-------- Entries supplied --------

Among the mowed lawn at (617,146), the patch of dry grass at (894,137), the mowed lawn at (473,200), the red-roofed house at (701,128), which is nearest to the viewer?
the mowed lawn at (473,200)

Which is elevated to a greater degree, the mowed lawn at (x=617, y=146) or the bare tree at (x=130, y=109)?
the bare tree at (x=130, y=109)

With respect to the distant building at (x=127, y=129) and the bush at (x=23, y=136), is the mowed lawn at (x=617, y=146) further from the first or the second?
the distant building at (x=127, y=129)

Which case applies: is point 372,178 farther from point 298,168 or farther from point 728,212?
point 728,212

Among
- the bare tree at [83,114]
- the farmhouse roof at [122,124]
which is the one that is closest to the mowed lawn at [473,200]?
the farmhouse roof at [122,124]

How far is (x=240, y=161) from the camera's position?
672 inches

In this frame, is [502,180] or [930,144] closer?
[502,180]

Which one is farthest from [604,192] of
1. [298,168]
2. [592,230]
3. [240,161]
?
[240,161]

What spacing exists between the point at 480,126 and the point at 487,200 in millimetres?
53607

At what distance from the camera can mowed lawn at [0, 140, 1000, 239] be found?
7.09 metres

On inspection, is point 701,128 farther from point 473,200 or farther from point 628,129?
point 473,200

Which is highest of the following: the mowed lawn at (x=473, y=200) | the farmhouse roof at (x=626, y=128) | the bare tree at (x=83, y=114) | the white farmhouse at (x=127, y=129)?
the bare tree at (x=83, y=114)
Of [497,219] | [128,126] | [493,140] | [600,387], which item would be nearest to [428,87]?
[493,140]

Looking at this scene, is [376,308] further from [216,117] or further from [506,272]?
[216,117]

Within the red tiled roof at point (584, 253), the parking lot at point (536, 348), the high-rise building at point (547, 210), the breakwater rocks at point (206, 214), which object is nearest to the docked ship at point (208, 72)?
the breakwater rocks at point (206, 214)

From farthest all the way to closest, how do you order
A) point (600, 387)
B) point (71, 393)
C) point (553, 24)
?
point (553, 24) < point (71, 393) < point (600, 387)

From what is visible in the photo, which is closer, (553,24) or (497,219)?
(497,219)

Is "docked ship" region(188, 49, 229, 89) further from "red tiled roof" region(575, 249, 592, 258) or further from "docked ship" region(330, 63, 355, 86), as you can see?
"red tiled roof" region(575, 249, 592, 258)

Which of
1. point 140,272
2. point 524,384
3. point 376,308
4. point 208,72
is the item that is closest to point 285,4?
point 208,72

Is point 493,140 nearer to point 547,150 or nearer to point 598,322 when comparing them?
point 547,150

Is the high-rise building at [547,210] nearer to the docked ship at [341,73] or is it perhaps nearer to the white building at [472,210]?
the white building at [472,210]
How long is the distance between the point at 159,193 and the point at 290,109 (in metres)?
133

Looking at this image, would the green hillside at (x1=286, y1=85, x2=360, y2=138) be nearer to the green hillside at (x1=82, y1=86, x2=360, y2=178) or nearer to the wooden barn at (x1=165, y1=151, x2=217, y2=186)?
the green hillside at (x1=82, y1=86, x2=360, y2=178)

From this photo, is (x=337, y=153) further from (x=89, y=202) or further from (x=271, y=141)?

--------

Can you rewrite the material above, swapping every "docked ship" for "moored vessel" and leaving everything else unchanged?

Among the mowed lawn at (617,146), the patch of dry grass at (894,137), the mowed lawn at (473,200), the red-roofed house at (701,128), which is nearest to the viewer?
the mowed lawn at (473,200)

Which is elevated to a greater degree, the mowed lawn at (x=617, y=146) or the bare tree at (x=130, y=109)?
the bare tree at (x=130, y=109)

With respect to the distant building at (x=127, y=129) and the bush at (x=23, y=136), is the mowed lawn at (x=617, y=146) further from the first or the second?
the distant building at (x=127, y=129)

Which case applies: is point 372,178 farther from point 298,168 or farther from point 728,212?
point 728,212

Among
- the bare tree at [83,114]
- the farmhouse roof at [122,124]
which is the one that is closest to the mowed lawn at [473,200]?
the farmhouse roof at [122,124]

How far is (x=240, y=161) from the camera's position?
672 inches

In this frame, is [502,180] or [930,144] closer?
[502,180]

Which one is farthest from [604,192] of
1. [298,168]
2. [592,230]
3. [240,161]
?
[240,161]

What spacing exists between the point at 480,126 and the point at 487,200 in millimetres?
53607

At what distance from the camera can mowed lawn at [0, 140, 1000, 239] be found?
7.09 metres

On inspection, is point 701,128 farther from point 473,200 or farther from point 628,129?
point 473,200

Which is highest of the following: the mowed lawn at (x=473, y=200) | the farmhouse roof at (x=626, y=128) | the bare tree at (x=83, y=114) | the white farmhouse at (x=127, y=129)?
the bare tree at (x=83, y=114)
Of [497,219] | [128,126] | [493,140] | [600,387], which item would be nearest to [428,87]?
[493,140]

Looking at this scene, is [376,308] further from [216,117] or further from [506,272]?
[216,117]

Within the red tiled roof at point (584, 253), the parking lot at point (536, 348), the high-rise building at point (547, 210), the breakwater rocks at point (206, 214), which object is nearest to the moored vessel at point (208, 72)?
the breakwater rocks at point (206, 214)

From farthest all the way to closest, how do you order
A) point (600, 387)
B) point (71, 393)
C) point (553, 24)
?
point (553, 24) < point (71, 393) < point (600, 387)

From what is visible in the photo, which is closer, (553,24) or (497,219)?
(497,219)

Is "moored vessel" region(188, 49, 229, 89) further from "red tiled roof" region(575, 249, 592, 258) or further from "moored vessel" region(330, 63, 355, 86), as you can see?
"red tiled roof" region(575, 249, 592, 258)

Which of
1. point 140,272
2. point 524,384
3. point 376,308
4. point 208,72
is the item that is closest to point 285,4?
point 208,72

Is point 493,140 nearer to point 547,150 or nearer to point 598,322 when comparing them?
point 547,150

Is the high-rise building at [547,210] nearer to the moored vessel at [341,73] or is it perhaps nearer to the white building at [472,210]?
the white building at [472,210]
How long is the distance between the point at 159,193 and the point at 290,109 (in metres)?
133

Looking at this image, would the green hillside at (x1=286, y1=85, x2=360, y2=138) be nearer to the green hillside at (x1=82, y1=86, x2=360, y2=178) or nearer to the wooden barn at (x1=165, y1=151, x2=217, y2=186)?
the green hillside at (x1=82, y1=86, x2=360, y2=178)

From this photo, is (x=337, y=153) further from (x=89, y=202) or further from (x=271, y=141)?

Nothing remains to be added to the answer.